We know that 𝑦 zero is equal to one, so we can use the formula to calculate 𝑦 one. And that’s equal to 𝑦 zero plus ℎ times 𝑓 of 𝑥 zero. We know the value of 𝑦 zero, which is one, and we know the value of ℎ, which is 0.2. So we need to work out 𝑓 of 𝑥 zero. From our differential equation, that’s equal to three times 𝑥 zero, which is three times zero, which is zero so that 𝑦 one is equal to one plus 0.2 times zero, which is one. And we can use this in our formula to calculate 𝑦 two, which is equal to 𝑦 one plus ℎ times 𝑓 of 𝑥 one. And we need to work out 𝑓 of 𝑥 one. That’s equal to three times 𝑥 one from our differential equation. And from our interval, we know that 𝑥 one is equal to 0.2. So we have three times 0.2 is equal to 𝑓 of 𝑥 one, and that’s 0.6.

So 𝑦 two is equal to one plus 0.2 times 0.6 which is equal to 1.12. We use this to find 𝑦 three, which is 𝑦 two plus ℎ times 𝑓 of 𝑥 two, where 𝑓 of 𝑥 two is three times 𝑥 two and 𝑥 two is 0.4, so that 𝑓 of 𝑥 two is 1.2. 𝑦 three is then 1.12 plus 0.2 times 1.2, which is 1.36. We use this to calculate 𝑦 four which is 𝑦 three plus ℎ times 𝑓 of 𝑥 three and 𝑓 of 𝑥 three is three times 𝑥 three. From our interval, 𝑥 three is 0.6. So that’s three times 0.6, which is 1.8. And we have 𝑦 four equal to 1.36 plus 0.2 times 1.8, which is 1.72. Now, we use this in our final step to calculate 𝑦 five, where 𝑦 five is equal to 𝑦 four plus ℎ times 𝑓 of 𝑥 four which is three 𝑥 four. And since 𝑥 four is 0.8 from our interval, 𝑓 of 𝑥 four is three times 0.8, which is 2.4. So 𝑦 five is equal to 1.72 plus 0.2 times 2.4, which is 2.2. Remember that 𝑦 five is equal to 𝑦 at 𝑥 is equal to one, which we’ve just calculated as 2.2. So 𝑦 at 𝑥 is equal to one is 2.2.

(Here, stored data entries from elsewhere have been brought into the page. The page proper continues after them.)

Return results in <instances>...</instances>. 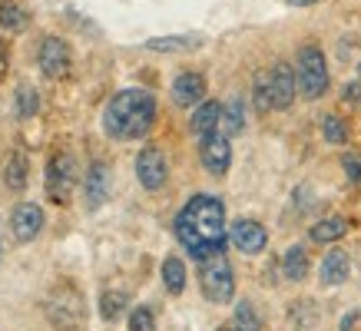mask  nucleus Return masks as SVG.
<instances>
[{
  "instance_id": "nucleus-1",
  "label": "nucleus",
  "mask_w": 361,
  "mask_h": 331,
  "mask_svg": "<svg viewBox=\"0 0 361 331\" xmlns=\"http://www.w3.org/2000/svg\"><path fill=\"white\" fill-rule=\"evenodd\" d=\"M176 239L189 252V258L206 262L209 255L226 252L229 245V229H226V206L222 199L199 192L179 209L176 216Z\"/></svg>"
},
{
  "instance_id": "nucleus-2",
  "label": "nucleus",
  "mask_w": 361,
  "mask_h": 331,
  "mask_svg": "<svg viewBox=\"0 0 361 331\" xmlns=\"http://www.w3.org/2000/svg\"><path fill=\"white\" fill-rule=\"evenodd\" d=\"M156 123V96L149 89H120L103 110V130L113 139H140Z\"/></svg>"
},
{
  "instance_id": "nucleus-3",
  "label": "nucleus",
  "mask_w": 361,
  "mask_h": 331,
  "mask_svg": "<svg viewBox=\"0 0 361 331\" xmlns=\"http://www.w3.org/2000/svg\"><path fill=\"white\" fill-rule=\"evenodd\" d=\"M295 77H298V89L305 99H322L325 89H329V63H325V54L322 46L305 44L298 50L295 60Z\"/></svg>"
},
{
  "instance_id": "nucleus-4",
  "label": "nucleus",
  "mask_w": 361,
  "mask_h": 331,
  "mask_svg": "<svg viewBox=\"0 0 361 331\" xmlns=\"http://www.w3.org/2000/svg\"><path fill=\"white\" fill-rule=\"evenodd\" d=\"M199 285H202V295L212 305L232 301V295H235V275H232V265L226 258V252L209 255L206 262H199Z\"/></svg>"
},
{
  "instance_id": "nucleus-5",
  "label": "nucleus",
  "mask_w": 361,
  "mask_h": 331,
  "mask_svg": "<svg viewBox=\"0 0 361 331\" xmlns=\"http://www.w3.org/2000/svg\"><path fill=\"white\" fill-rule=\"evenodd\" d=\"M199 159L206 166V173L212 176H226L232 166V146H229V136L226 132H209L202 136V143H199Z\"/></svg>"
},
{
  "instance_id": "nucleus-6",
  "label": "nucleus",
  "mask_w": 361,
  "mask_h": 331,
  "mask_svg": "<svg viewBox=\"0 0 361 331\" xmlns=\"http://www.w3.org/2000/svg\"><path fill=\"white\" fill-rule=\"evenodd\" d=\"M136 179H140L142 189H156L166 186V179H169V166H166V156L159 146H146L140 156H136Z\"/></svg>"
},
{
  "instance_id": "nucleus-7",
  "label": "nucleus",
  "mask_w": 361,
  "mask_h": 331,
  "mask_svg": "<svg viewBox=\"0 0 361 331\" xmlns=\"http://www.w3.org/2000/svg\"><path fill=\"white\" fill-rule=\"evenodd\" d=\"M73 186H77V159L66 153L56 156L54 163L47 166V192H50V199L66 202L70 192H73Z\"/></svg>"
},
{
  "instance_id": "nucleus-8",
  "label": "nucleus",
  "mask_w": 361,
  "mask_h": 331,
  "mask_svg": "<svg viewBox=\"0 0 361 331\" xmlns=\"http://www.w3.org/2000/svg\"><path fill=\"white\" fill-rule=\"evenodd\" d=\"M229 242L245 255H259L265 249V242H269V232H265L262 222L255 219H235L229 229Z\"/></svg>"
},
{
  "instance_id": "nucleus-9",
  "label": "nucleus",
  "mask_w": 361,
  "mask_h": 331,
  "mask_svg": "<svg viewBox=\"0 0 361 331\" xmlns=\"http://www.w3.org/2000/svg\"><path fill=\"white\" fill-rule=\"evenodd\" d=\"M269 89H272V106L275 110H288L295 103V89H298V77L288 63H279L269 70Z\"/></svg>"
},
{
  "instance_id": "nucleus-10",
  "label": "nucleus",
  "mask_w": 361,
  "mask_h": 331,
  "mask_svg": "<svg viewBox=\"0 0 361 331\" xmlns=\"http://www.w3.org/2000/svg\"><path fill=\"white\" fill-rule=\"evenodd\" d=\"M44 229V209L37 202H20L11 216V232L17 242H33Z\"/></svg>"
},
{
  "instance_id": "nucleus-11",
  "label": "nucleus",
  "mask_w": 361,
  "mask_h": 331,
  "mask_svg": "<svg viewBox=\"0 0 361 331\" xmlns=\"http://www.w3.org/2000/svg\"><path fill=\"white\" fill-rule=\"evenodd\" d=\"M40 70L50 80H60L70 73V46L60 37H47L40 44Z\"/></svg>"
},
{
  "instance_id": "nucleus-12",
  "label": "nucleus",
  "mask_w": 361,
  "mask_h": 331,
  "mask_svg": "<svg viewBox=\"0 0 361 331\" xmlns=\"http://www.w3.org/2000/svg\"><path fill=\"white\" fill-rule=\"evenodd\" d=\"M206 99V77L196 70H183L173 80V103L176 106H199Z\"/></svg>"
},
{
  "instance_id": "nucleus-13",
  "label": "nucleus",
  "mask_w": 361,
  "mask_h": 331,
  "mask_svg": "<svg viewBox=\"0 0 361 331\" xmlns=\"http://www.w3.org/2000/svg\"><path fill=\"white\" fill-rule=\"evenodd\" d=\"M47 315H50V325H54L56 331H73L66 318H73L77 325H87V315H83V301H80L73 292H63V295H56V305H50V308H47Z\"/></svg>"
},
{
  "instance_id": "nucleus-14",
  "label": "nucleus",
  "mask_w": 361,
  "mask_h": 331,
  "mask_svg": "<svg viewBox=\"0 0 361 331\" xmlns=\"http://www.w3.org/2000/svg\"><path fill=\"white\" fill-rule=\"evenodd\" d=\"M83 196H87L90 209H99L110 199V166L106 163H90L87 176H83Z\"/></svg>"
},
{
  "instance_id": "nucleus-15",
  "label": "nucleus",
  "mask_w": 361,
  "mask_h": 331,
  "mask_svg": "<svg viewBox=\"0 0 361 331\" xmlns=\"http://www.w3.org/2000/svg\"><path fill=\"white\" fill-rule=\"evenodd\" d=\"M351 275V258L348 252H341V249H331L325 258H322V268H318V278H322V285L325 288H338L345 285Z\"/></svg>"
},
{
  "instance_id": "nucleus-16",
  "label": "nucleus",
  "mask_w": 361,
  "mask_h": 331,
  "mask_svg": "<svg viewBox=\"0 0 361 331\" xmlns=\"http://www.w3.org/2000/svg\"><path fill=\"white\" fill-rule=\"evenodd\" d=\"M0 176H4V186H7V189L20 192V189L27 186V179H30V163H27V153H23V149H11V153H7V159H4Z\"/></svg>"
},
{
  "instance_id": "nucleus-17",
  "label": "nucleus",
  "mask_w": 361,
  "mask_h": 331,
  "mask_svg": "<svg viewBox=\"0 0 361 331\" xmlns=\"http://www.w3.org/2000/svg\"><path fill=\"white\" fill-rule=\"evenodd\" d=\"M219 120H222V106H219V103H216V99H202L196 110H192L189 130H192L199 139H202V136H209V132H216Z\"/></svg>"
},
{
  "instance_id": "nucleus-18",
  "label": "nucleus",
  "mask_w": 361,
  "mask_h": 331,
  "mask_svg": "<svg viewBox=\"0 0 361 331\" xmlns=\"http://www.w3.org/2000/svg\"><path fill=\"white\" fill-rule=\"evenodd\" d=\"M202 33H179V37H153L146 40V50H156V54H179V50H199L202 46Z\"/></svg>"
},
{
  "instance_id": "nucleus-19",
  "label": "nucleus",
  "mask_w": 361,
  "mask_h": 331,
  "mask_svg": "<svg viewBox=\"0 0 361 331\" xmlns=\"http://www.w3.org/2000/svg\"><path fill=\"white\" fill-rule=\"evenodd\" d=\"M341 235H348V219H341V216H329V219L312 225V242H318V245L338 242Z\"/></svg>"
},
{
  "instance_id": "nucleus-20",
  "label": "nucleus",
  "mask_w": 361,
  "mask_h": 331,
  "mask_svg": "<svg viewBox=\"0 0 361 331\" xmlns=\"http://www.w3.org/2000/svg\"><path fill=\"white\" fill-rule=\"evenodd\" d=\"M222 132L226 136H239L242 130H245V99L232 96L226 106H222V120H219Z\"/></svg>"
},
{
  "instance_id": "nucleus-21",
  "label": "nucleus",
  "mask_w": 361,
  "mask_h": 331,
  "mask_svg": "<svg viewBox=\"0 0 361 331\" xmlns=\"http://www.w3.org/2000/svg\"><path fill=\"white\" fill-rule=\"evenodd\" d=\"M163 285L169 295H183V288H186V265H183V258H176V255L163 258Z\"/></svg>"
},
{
  "instance_id": "nucleus-22",
  "label": "nucleus",
  "mask_w": 361,
  "mask_h": 331,
  "mask_svg": "<svg viewBox=\"0 0 361 331\" xmlns=\"http://www.w3.org/2000/svg\"><path fill=\"white\" fill-rule=\"evenodd\" d=\"M282 272H285V278H288V282H302V278L308 275V252L302 249V245H292V249L285 252Z\"/></svg>"
},
{
  "instance_id": "nucleus-23",
  "label": "nucleus",
  "mask_w": 361,
  "mask_h": 331,
  "mask_svg": "<svg viewBox=\"0 0 361 331\" xmlns=\"http://www.w3.org/2000/svg\"><path fill=\"white\" fill-rule=\"evenodd\" d=\"M232 328L235 331H262V318L252 301H239L235 311H232Z\"/></svg>"
},
{
  "instance_id": "nucleus-24",
  "label": "nucleus",
  "mask_w": 361,
  "mask_h": 331,
  "mask_svg": "<svg viewBox=\"0 0 361 331\" xmlns=\"http://www.w3.org/2000/svg\"><path fill=\"white\" fill-rule=\"evenodd\" d=\"M27 27V13H23L20 4L13 0H4L0 4V30H11V33H20Z\"/></svg>"
},
{
  "instance_id": "nucleus-25",
  "label": "nucleus",
  "mask_w": 361,
  "mask_h": 331,
  "mask_svg": "<svg viewBox=\"0 0 361 331\" xmlns=\"http://www.w3.org/2000/svg\"><path fill=\"white\" fill-rule=\"evenodd\" d=\"M126 305H130L126 292H103V298H99V315L106 321H116L123 311H126Z\"/></svg>"
},
{
  "instance_id": "nucleus-26",
  "label": "nucleus",
  "mask_w": 361,
  "mask_h": 331,
  "mask_svg": "<svg viewBox=\"0 0 361 331\" xmlns=\"http://www.w3.org/2000/svg\"><path fill=\"white\" fill-rule=\"evenodd\" d=\"M252 103H255V110L259 113L275 110L272 106V89H269V73H255V80H252Z\"/></svg>"
},
{
  "instance_id": "nucleus-27",
  "label": "nucleus",
  "mask_w": 361,
  "mask_h": 331,
  "mask_svg": "<svg viewBox=\"0 0 361 331\" xmlns=\"http://www.w3.org/2000/svg\"><path fill=\"white\" fill-rule=\"evenodd\" d=\"M322 136H325V143L341 146V143H348V126L338 116H325L322 120Z\"/></svg>"
},
{
  "instance_id": "nucleus-28",
  "label": "nucleus",
  "mask_w": 361,
  "mask_h": 331,
  "mask_svg": "<svg viewBox=\"0 0 361 331\" xmlns=\"http://www.w3.org/2000/svg\"><path fill=\"white\" fill-rule=\"evenodd\" d=\"M37 110H40L37 89L27 87V83H23V87H17V116H20V120H30Z\"/></svg>"
},
{
  "instance_id": "nucleus-29",
  "label": "nucleus",
  "mask_w": 361,
  "mask_h": 331,
  "mask_svg": "<svg viewBox=\"0 0 361 331\" xmlns=\"http://www.w3.org/2000/svg\"><path fill=\"white\" fill-rule=\"evenodd\" d=\"M288 318H292V325L302 331H308L312 325H315V315H312V301H295L292 305V311H288Z\"/></svg>"
},
{
  "instance_id": "nucleus-30",
  "label": "nucleus",
  "mask_w": 361,
  "mask_h": 331,
  "mask_svg": "<svg viewBox=\"0 0 361 331\" xmlns=\"http://www.w3.org/2000/svg\"><path fill=\"white\" fill-rule=\"evenodd\" d=\"M130 331H156V318L146 305H140V308L130 311Z\"/></svg>"
},
{
  "instance_id": "nucleus-31",
  "label": "nucleus",
  "mask_w": 361,
  "mask_h": 331,
  "mask_svg": "<svg viewBox=\"0 0 361 331\" xmlns=\"http://www.w3.org/2000/svg\"><path fill=\"white\" fill-rule=\"evenodd\" d=\"M341 169H345L348 182H361V156L358 153H345V156H341Z\"/></svg>"
},
{
  "instance_id": "nucleus-32",
  "label": "nucleus",
  "mask_w": 361,
  "mask_h": 331,
  "mask_svg": "<svg viewBox=\"0 0 361 331\" xmlns=\"http://www.w3.org/2000/svg\"><path fill=\"white\" fill-rule=\"evenodd\" d=\"M341 99H345L348 106H361V80H351L348 87L341 89Z\"/></svg>"
},
{
  "instance_id": "nucleus-33",
  "label": "nucleus",
  "mask_w": 361,
  "mask_h": 331,
  "mask_svg": "<svg viewBox=\"0 0 361 331\" xmlns=\"http://www.w3.org/2000/svg\"><path fill=\"white\" fill-rule=\"evenodd\" d=\"M355 325H358V315H355V311H348V315L341 318V331H355Z\"/></svg>"
},
{
  "instance_id": "nucleus-34",
  "label": "nucleus",
  "mask_w": 361,
  "mask_h": 331,
  "mask_svg": "<svg viewBox=\"0 0 361 331\" xmlns=\"http://www.w3.org/2000/svg\"><path fill=\"white\" fill-rule=\"evenodd\" d=\"M285 4H292V7H312V4H322V0H285Z\"/></svg>"
},
{
  "instance_id": "nucleus-35",
  "label": "nucleus",
  "mask_w": 361,
  "mask_h": 331,
  "mask_svg": "<svg viewBox=\"0 0 361 331\" xmlns=\"http://www.w3.org/2000/svg\"><path fill=\"white\" fill-rule=\"evenodd\" d=\"M4 66H7V50L0 46V73H4Z\"/></svg>"
},
{
  "instance_id": "nucleus-36",
  "label": "nucleus",
  "mask_w": 361,
  "mask_h": 331,
  "mask_svg": "<svg viewBox=\"0 0 361 331\" xmlns=\"http://www.w3.org/2000/svg\"><path fill=\"white\" fill-rule=\"evenodd\" d=\"M216 331H235V328H232V321H229V325H219Z\"/></svg>"
}]
</instances>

In our example, we were given 𝑛 equal to five steps on the closed interval zero, one. This resulted in the step size of 0.2. From an initial value of 𝑥 zero, 𝑦 zero, which is equal to zero one, we calculated all the steps up to 𝑥 five, 𝑦 five and arrived at one, 2.2. The graph shown gives a computer-generated solution to the differential equation and our approximated solution with the five points that we calculated. Now, let’s see what happens if we decrease the step size. With 𝑛 equal to 10 in the step size of 0.1 now, we have five extra points. On our graph, we can see that the approximation with the smaller step size is closer to the computer-generated solution. So when the step size is smaller, the approximate solution is closer to the actual solution, although notice that we needed to do more iterations in our calculation.

Let’s summarize now what we’ve covered in Euler’s method. We’ve been looking at Euler’s method for first-order differential equations, which is a numerical method for solving first-order differential equations of the form d𝑦 by d𝑥 is 𝑓 of 𝑥, 𝑦 or d𝑦 by d𝑥 is 𝑓 of 𝑥 or d𝑦 by d𝑥 is 𝑓 of 𝑦. In order to solve, we’re given an initial value, which is 𝑦 at 𝑥 equal to 𝑥 zero. And that’s equal to 𝑦 zero, so that from our starting point 𝑥 zero, 𝑦 zero, we have 𝑛 steps in the interval 𝑥 zero to 𝑥 𝑛. We use the formula 𝑦 𝑛 is equal to 𝑦 𝑛 minus one plus ℎ times 𝑓 of 𝑥 𝑛 minus one 𝑦 𝑛 minus one to find successive values of 𝑦, in order to form an approximation to the solution 𝑦 of 𝑥. ℎ is the step size, which is the interval width divided by the number of steps. And we know that the smaller the step size ℎ, the more accurate the approximation. But this means more iterations will be necessary.